Data provided:
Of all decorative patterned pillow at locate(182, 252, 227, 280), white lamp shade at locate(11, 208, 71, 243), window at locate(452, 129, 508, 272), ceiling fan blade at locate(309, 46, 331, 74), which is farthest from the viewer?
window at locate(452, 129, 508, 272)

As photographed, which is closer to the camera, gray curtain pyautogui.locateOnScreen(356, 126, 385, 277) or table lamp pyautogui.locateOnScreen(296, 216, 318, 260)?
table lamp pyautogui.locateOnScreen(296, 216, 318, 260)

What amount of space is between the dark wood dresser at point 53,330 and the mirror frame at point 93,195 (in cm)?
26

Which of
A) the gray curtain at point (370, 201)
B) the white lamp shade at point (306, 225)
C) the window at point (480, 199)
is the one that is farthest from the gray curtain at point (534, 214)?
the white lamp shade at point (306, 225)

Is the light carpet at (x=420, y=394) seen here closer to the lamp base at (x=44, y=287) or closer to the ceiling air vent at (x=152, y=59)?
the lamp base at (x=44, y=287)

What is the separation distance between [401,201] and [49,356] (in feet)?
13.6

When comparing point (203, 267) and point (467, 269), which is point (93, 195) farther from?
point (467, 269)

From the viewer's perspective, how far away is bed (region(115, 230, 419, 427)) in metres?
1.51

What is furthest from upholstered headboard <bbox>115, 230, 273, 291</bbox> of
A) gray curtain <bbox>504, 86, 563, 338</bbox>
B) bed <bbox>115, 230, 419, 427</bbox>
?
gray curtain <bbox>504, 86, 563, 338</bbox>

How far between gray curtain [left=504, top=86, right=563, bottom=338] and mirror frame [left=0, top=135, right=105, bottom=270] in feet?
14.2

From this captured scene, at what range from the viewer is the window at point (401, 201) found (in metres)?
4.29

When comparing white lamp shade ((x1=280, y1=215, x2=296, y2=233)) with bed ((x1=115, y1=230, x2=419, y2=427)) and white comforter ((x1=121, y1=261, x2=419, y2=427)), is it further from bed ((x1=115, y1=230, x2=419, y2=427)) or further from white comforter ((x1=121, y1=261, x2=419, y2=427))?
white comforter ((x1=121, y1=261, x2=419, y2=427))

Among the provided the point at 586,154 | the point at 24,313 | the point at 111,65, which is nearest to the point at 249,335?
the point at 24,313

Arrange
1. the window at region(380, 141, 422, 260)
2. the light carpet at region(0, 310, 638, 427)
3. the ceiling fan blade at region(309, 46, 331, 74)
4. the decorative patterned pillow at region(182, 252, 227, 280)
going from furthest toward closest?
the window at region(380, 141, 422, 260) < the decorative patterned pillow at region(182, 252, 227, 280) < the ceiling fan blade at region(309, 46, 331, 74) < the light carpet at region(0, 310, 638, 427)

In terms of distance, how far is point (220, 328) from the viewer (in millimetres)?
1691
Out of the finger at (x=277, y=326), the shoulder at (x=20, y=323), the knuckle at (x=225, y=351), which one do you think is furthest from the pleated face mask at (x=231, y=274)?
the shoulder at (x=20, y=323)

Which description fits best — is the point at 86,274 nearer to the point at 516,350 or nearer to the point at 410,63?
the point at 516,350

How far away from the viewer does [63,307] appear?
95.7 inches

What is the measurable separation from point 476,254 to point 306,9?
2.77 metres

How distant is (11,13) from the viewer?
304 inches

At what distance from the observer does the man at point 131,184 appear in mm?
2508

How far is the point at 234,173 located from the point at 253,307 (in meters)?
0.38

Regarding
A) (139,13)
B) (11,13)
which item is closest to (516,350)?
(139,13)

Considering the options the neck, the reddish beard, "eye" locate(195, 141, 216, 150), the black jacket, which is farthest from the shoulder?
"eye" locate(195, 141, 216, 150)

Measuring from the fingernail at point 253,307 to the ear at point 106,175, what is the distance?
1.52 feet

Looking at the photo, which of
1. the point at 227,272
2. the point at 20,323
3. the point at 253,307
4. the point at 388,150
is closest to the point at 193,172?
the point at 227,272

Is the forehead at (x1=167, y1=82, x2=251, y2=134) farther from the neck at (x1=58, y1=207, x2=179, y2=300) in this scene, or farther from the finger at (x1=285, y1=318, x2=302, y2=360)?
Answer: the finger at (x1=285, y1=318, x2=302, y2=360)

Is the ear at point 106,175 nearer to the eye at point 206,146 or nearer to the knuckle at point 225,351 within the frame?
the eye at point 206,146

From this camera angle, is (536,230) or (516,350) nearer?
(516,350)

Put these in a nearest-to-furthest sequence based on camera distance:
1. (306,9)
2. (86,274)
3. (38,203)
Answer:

What the exercise asks: Exact output of every entry is required.

Output for this exercise:
Of all decorative patterned pillow at locate(182, 252, 227, 280), white lamp shade at locate(11, 208, 71, 243), window at locate(452, 129, 508, 272), ceiling fan blade at locate(309, 46, 331, 74), which is farthest from the viewer?
window at locate(452, 129, 508, 272)

As photographed, which is closer to the camera, gray curtain pyautogui.locateOnScreen(356, 126, 385, 277) or table lamp pyautogui.locateOnScreen(296, 216, 318, 260)?
table lamp pyautogui.locateOnScreen(296, 216, 318, 260)

What amount of space is between the dark wood dresser at point 53,330 and the mirror frame at point 93,195 (in cm)?
26

Which of
A) the gray curtain at point (370, 201)
B) the white lamp shade at point (306, 225)
C) the window at point (480, 199)
is the one that is farthest from the gray curtain at point (534, 214)?
the white lamp shade at point (306, 225)

Is the light carpet at (x=420, y=394) seen here closer to the lamp base at (x=44, y=287) or closer to the ceiling air vent at (x=152, y=59)?
the lamp base at (x=44, y=287)

What is the separation distance between [401,201] and [49,356] (in feet)?
13.6

When comparing point (203, 267) and point (467, 269), which is point (93, 195) farther from?
point (467, 269)

From the viewer's perspective, how far away is bed (region(115, 230, 419, 427)) in metres?
1.51

What is furthest from upholstered headboard <bbox>115, 230, 273, 291</bbox> of
A) gray curtain <bbox>504, 86, 563, 338</bbox>
B) bed <bbox>115, 230, 419, 427</bbox>
?
gray curtain <bbox>504, 86, 563, 338</bbox>

How far between gray curtain [left=504, top=86, right=563, bottom=338] and mirror frame [left=0, top=135, right=105, bottom=270] in feet?
14.2

From this captured scene, at what range from the viewer is the window at point (401, 201) found (in metres)?
4.29

When comparing white lamp shade ((x1=280, y1=215, x2=296, y2=233)) with bed ((x1=115, y1=230, x2=419, y2=427)) and white comforter ((x1=121, y1=261, x2=419, y2=427)), is it further from bed ((x1=115, y1=230, x2=419, y2=427)) or further from white comforter ((x1=121, y1=261, x2=419, y2=427))?
white comforter ((x1=121, y1=261, x2=419, y2=427))

Among the provided the point at 586,154 | the point at 24,313 | the point at 111,65, which is nearest to the point at 249,335?
the point at 24,313

Arrange
1. the window at region(380, 141, 422, 260)
2. the light carpet at region(0, 310, 638, 427)
3. the ceiling fan blade at region(309, 46, 331, 74)
4. the decorative patterned pillow at region(182, 252, 227, 280)
going from furthest toward closest?
the window at region(380, 141, 422, 260) < the decorative patterned pillow at region(182, 252, 227, 280) < the ceiling fan blade at region(309, 46, 331, 74) < the light carpet at region(0, 310, 638, 427)

In terms of distance, how far is point (220, 328) from the viewer (in millimetres)?
1691
Out of the finger at (x=277, y=326), the shoulder at (x=20, y=323), the knuckle at (x=225, y=351), which one do you think is furthest from the pleated face mask at (x=231, y=274)?
the shoulder at (x=20, y=323)

Which description fits best — is the point at 86,274 nearer to the point at 516,350 or nearer to the point at 410,63?
the point at 516,350

How far away from the viewer does [63,307] appear?
95.7 inches

What is the measurable separation from point 476,254 to point 306,9?
2.77 metres

How distant is (11,13) from the viewer?
304 inches

At what distance from the observer does the man at point 131,184 appear in mm?
2508

How far is the point at 234,173 located from the point at 253,307 (in meters)?
0.38

Regarding
A) (139,13)
B) (11,13)
which item is closest to (516,350)?
(139,13)

Considering the options the neck, the reddish beard, "eye" locate(195, 141, 216, 150), the black jacket, which is farthest from the shoulder?
"eye" locate(195, 141, 216, 150)

Measuring from the fingernail at point 253,307 to the ear at point 106,175, what is the distance?
1.52 feet

Looking at the photo, which of
1. the point at 227,272
2. the point at 20,323
3. the point at 253,307
4. the point at 388,150
is closest to the point at 193,172?
the point at 227,272

Is the forehead at (x1=167, y1=82, x2=251, y2=134) farther from the neck at (x1=58, y1=207, x2=179, y2=300) in this scene, or farther from the finger at (x1=285, y1=318, x2=302, y2=360)?
Answer: the finger at (x1=285, y1=318, x2=302, y2=360)

Is the ear at point 106,175 nearer to the eye at point 206,146 or nearer to the knuckle at point 225,351 within the frame?
the eye at point 206,146

From this camera angle, is (536,230) or (516,350) nearer?
(516,350)

Put these in a nearest-to-furthest sequence based on camera distance:
1. (306,9)
2. (86,274)
3. (38,203)
Answer:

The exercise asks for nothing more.